We don’t yet know the extent to which Erdoğan will use the coup to double down on paranoia and authoritarianism. But we already have some idea. Talk of ‘cleansing’ the military and discussion of restoring the death penalty suggests that Erdoğan is already using the coup as a pretext for implementing a crackdown against his enemies — both real and imagined.
We don’t know what role, if any, that Fethullah Gülen, the exiled Turkish cleric, played in the coup (as opposed to his followers within the Turkish military). As usual, the truth lies unreachably between Erdoğan’s state-sanctioned paranoia and utter blamelessness. But Erdoğan has already called in strident terms for the United States to extradite Gülen. It’s not clear how far Erdoğan is willing to shred relations with the United States unless Turkey has real evidence that Gülen was somehow involved from his home in rural Pennsylvania, which seems to strain credulity.

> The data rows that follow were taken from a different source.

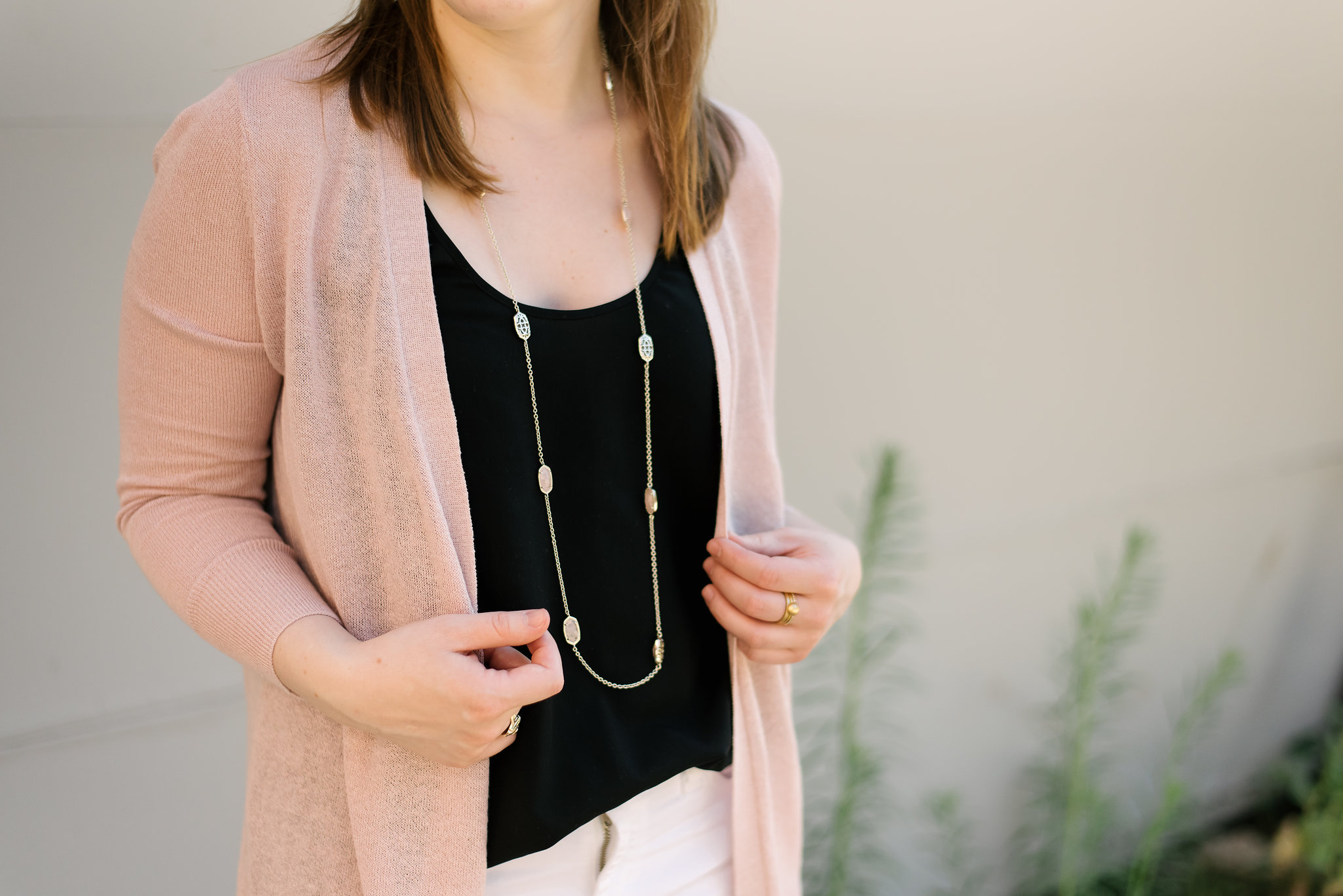 My Migraine Pain Relievers | Something Good, @Danaerinw , kendra scott necklace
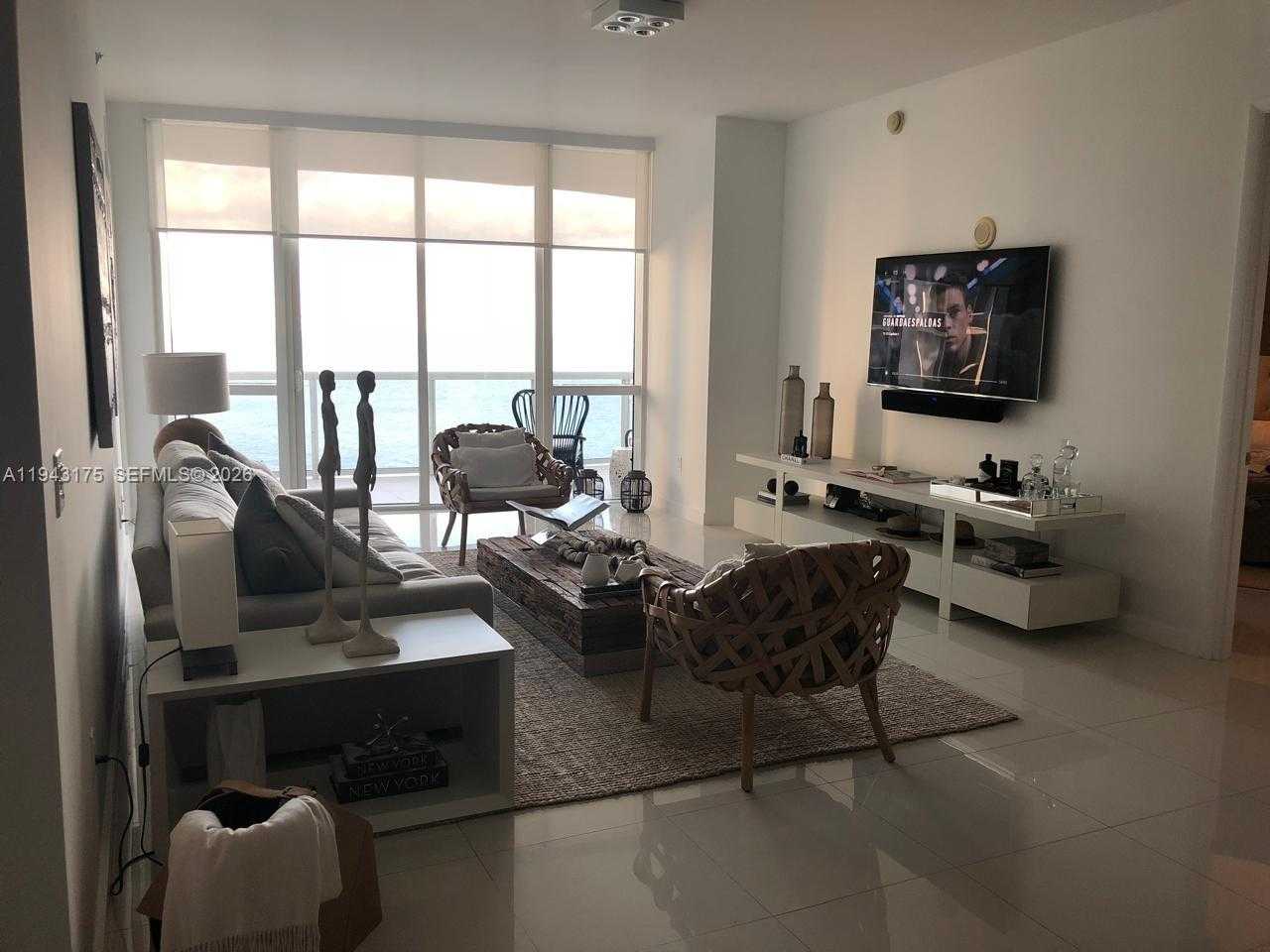 Small Image of 15811 COLLINS AVE #803, Sunny Isles Beach Number 14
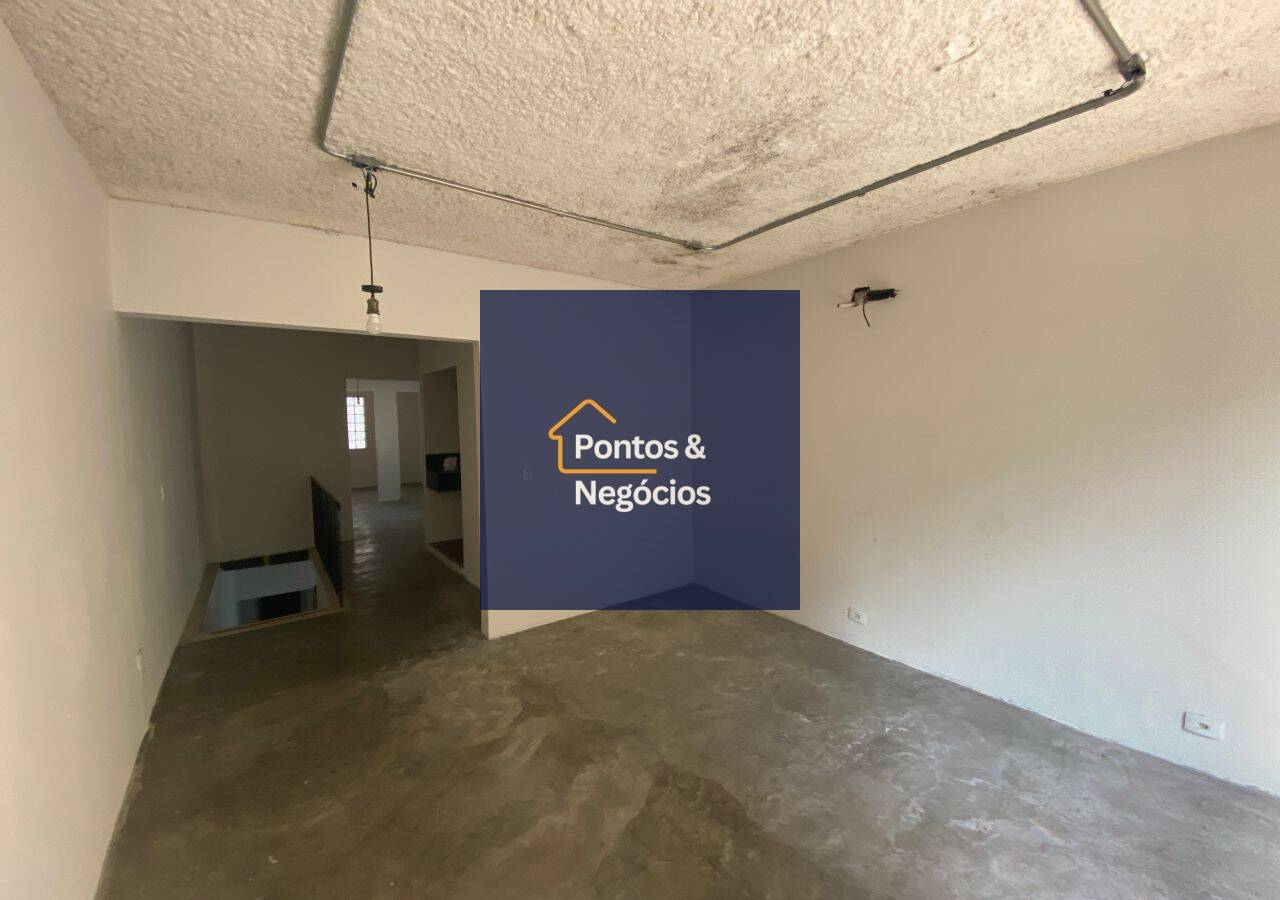 Loja-Salão, 200 m² - Foto 9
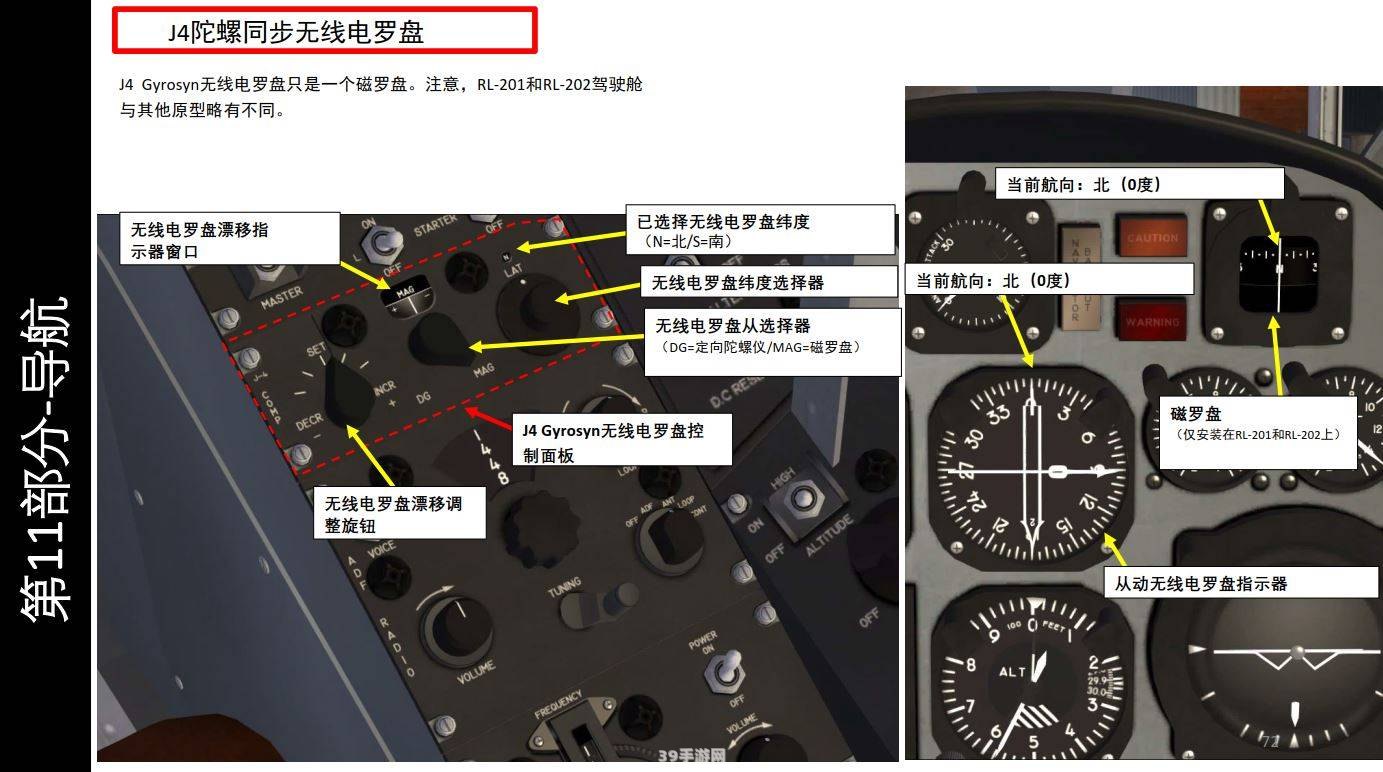 非常准航班游戏攻略：翱翔天际，航班管理我在行！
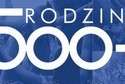 Rodzina 500 plus. Dodatek dziś z Dziennikiem Wschodnim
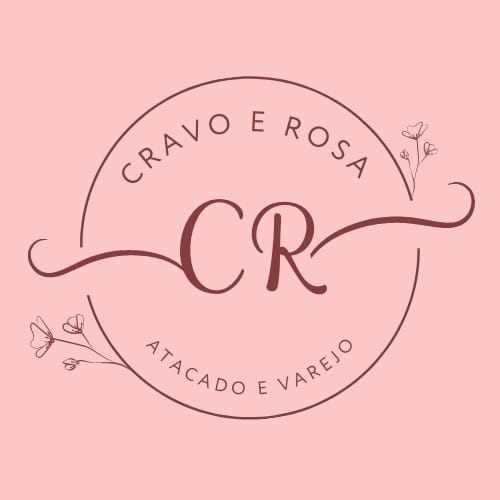 cravo.e.rosa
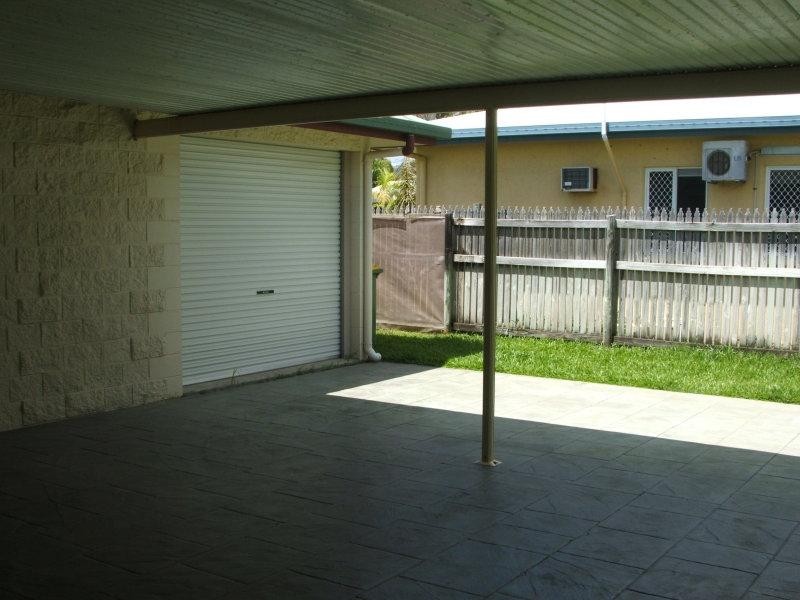 10 Jondaryn Court, Annandale QLD 4814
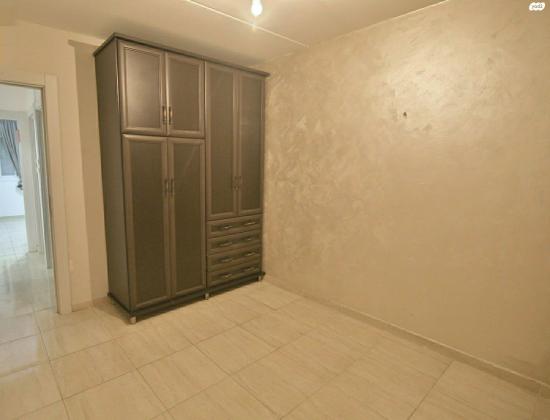 שדרות יוספטל 70 (מרכז העיר)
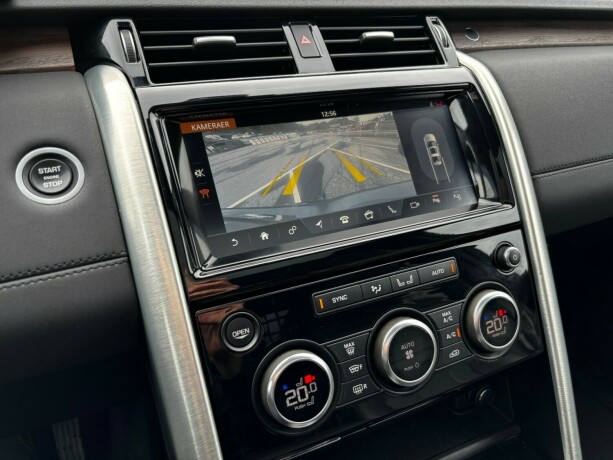 land-rover-discovery-diesel-2019-big-24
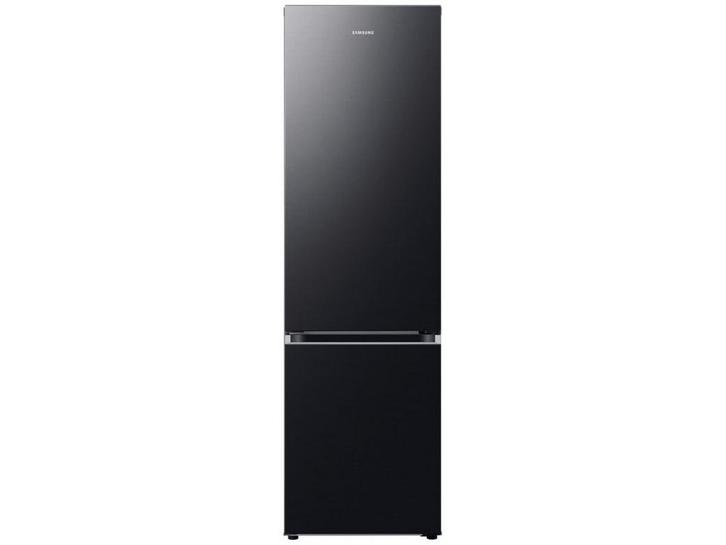 Samsung RL38T607BB1 - Koelvriescombinatie - Twin Cooling+ No, Huis en Inrichting, Woonaccessoires | Overige, Zo goed als nieuw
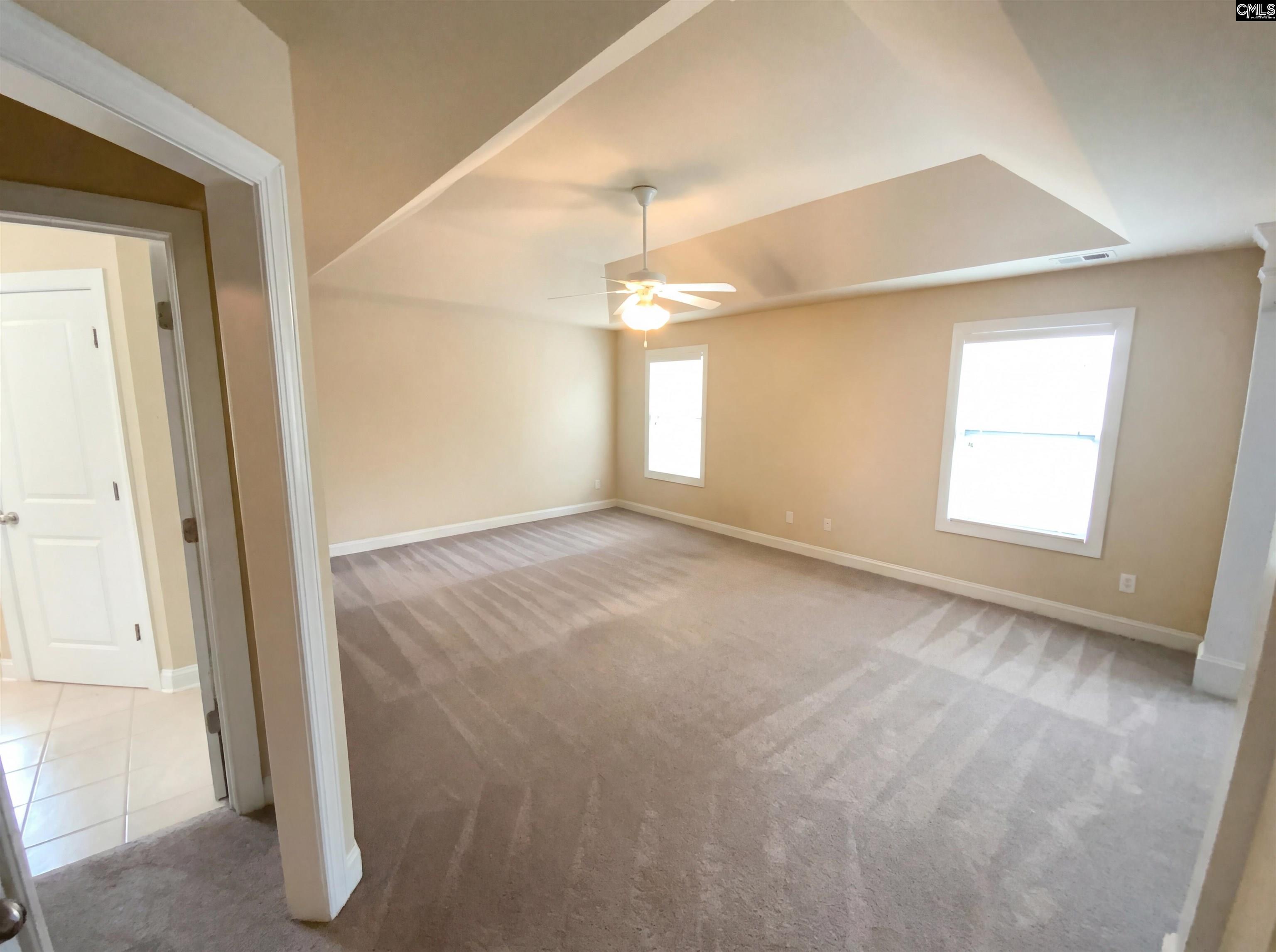 530 Crawfish Lane Irmo, SC 29063 - Photo 22 of 35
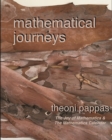 Image for Mathematical Journeys: math ideas &amp; the secrets they hold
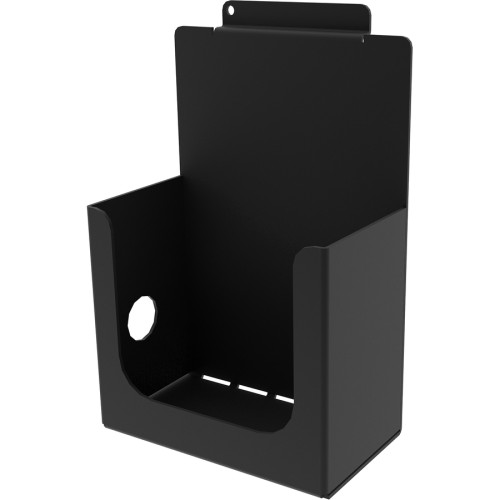 ViewSonic STND-042-PH1 Mounting Hardware and Stands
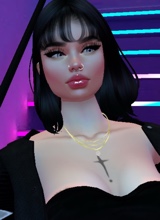 Guest_DudaSobroza1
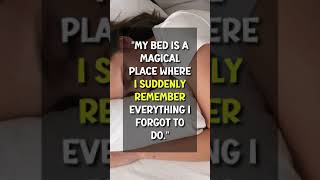 Funny Quotes, Hilarious Jokes and Sayings To Make You Laugh Out Loud  #shorts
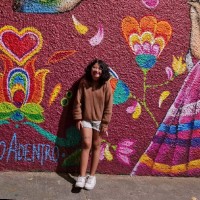 Montserrat Flores Jimenéz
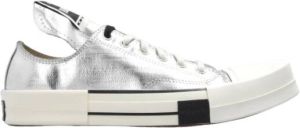 Converse Sneakers Grijs Heren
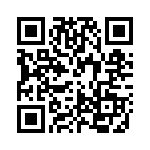 RCM36DRSS QRCode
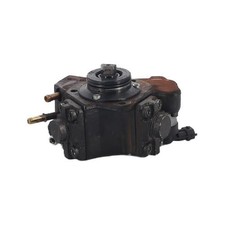 Pompe à injection SUZUKI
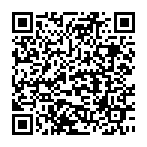 www.house-info.idv.tw房屋網-清水區倉庫-QRCode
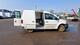 Volkswagen Caddy 2.0 TDI (PHG705) -18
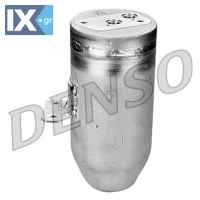 DENSO ΞΗΡΑΝΤΗΡΑΣ A C  DFD05014 64538372979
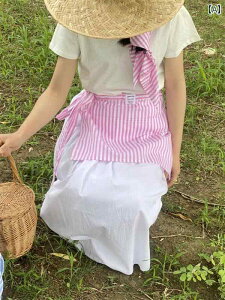 Gv fB[X p ؍ t`X^C nhCh g XgCv V[g Lb` JtF P[L ʐ^Bep Rbg u[ sN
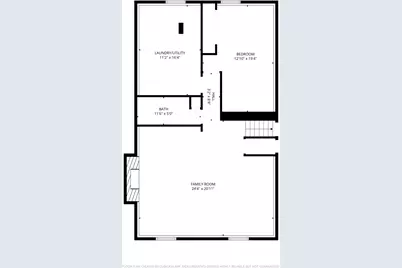 308 Rustic Lane, Algonquin, IL 60102 - Photo 35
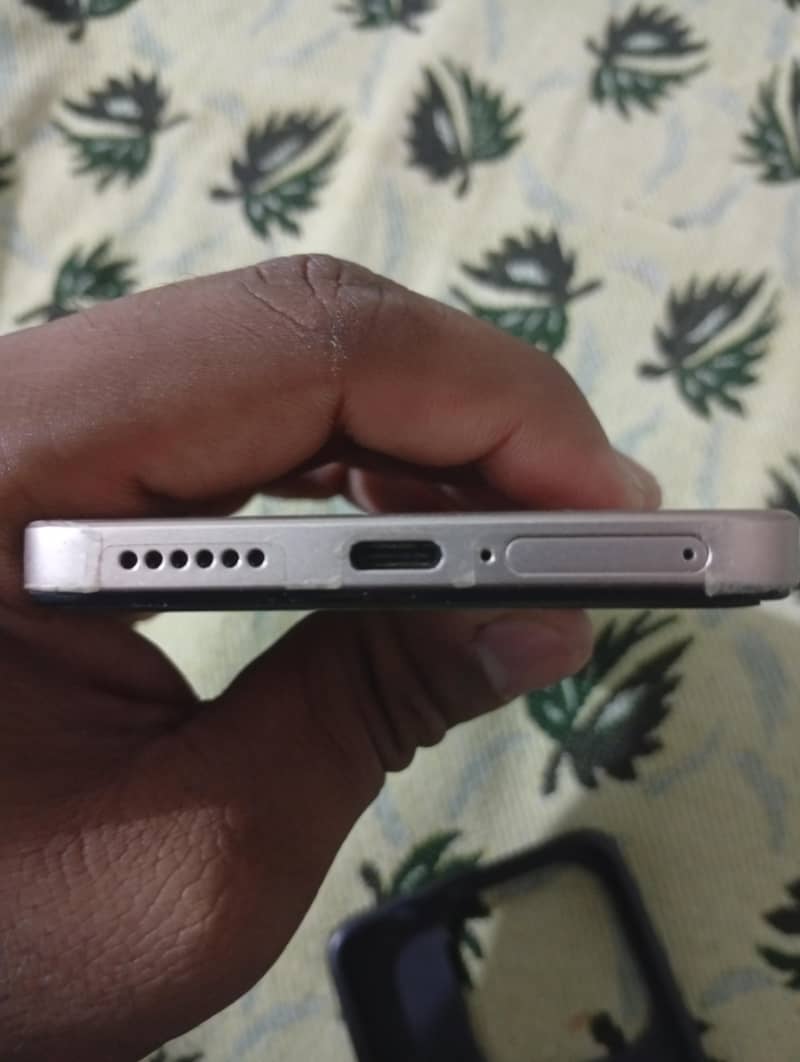 Xiaomi Redmi 2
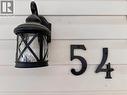 2210 Columbia Avenue Unit# 54, Castlegar, BC  -  With Exterior 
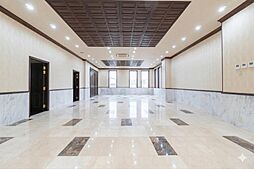 横浜市鶴見区上末吉１丁目中古戸建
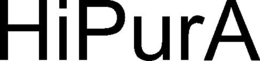 HIPURA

When he first took power, Erdoğan and the Gulenists worked together to defeat the Kemalist elite. Increasingly, however, since Gulenists brought to light several corruption scandals in Erdoğan’s government, the president has turned on Gulenists, systemically removing them from key positions, including in the military.
But a diplomatic conflict with Turkey, at a time when US military forces are pushing to eliminate ISIS’s grip on eastern Syria and western Iraq, is hardly welcome. Moreover, at a time when NATO is facing challenges on all fronts (from Brexit to criticism from Republican presidential candidate Donald Trump to rising tensions with Russia), deep conflicts between two NATO allies could invite further global and regional instability.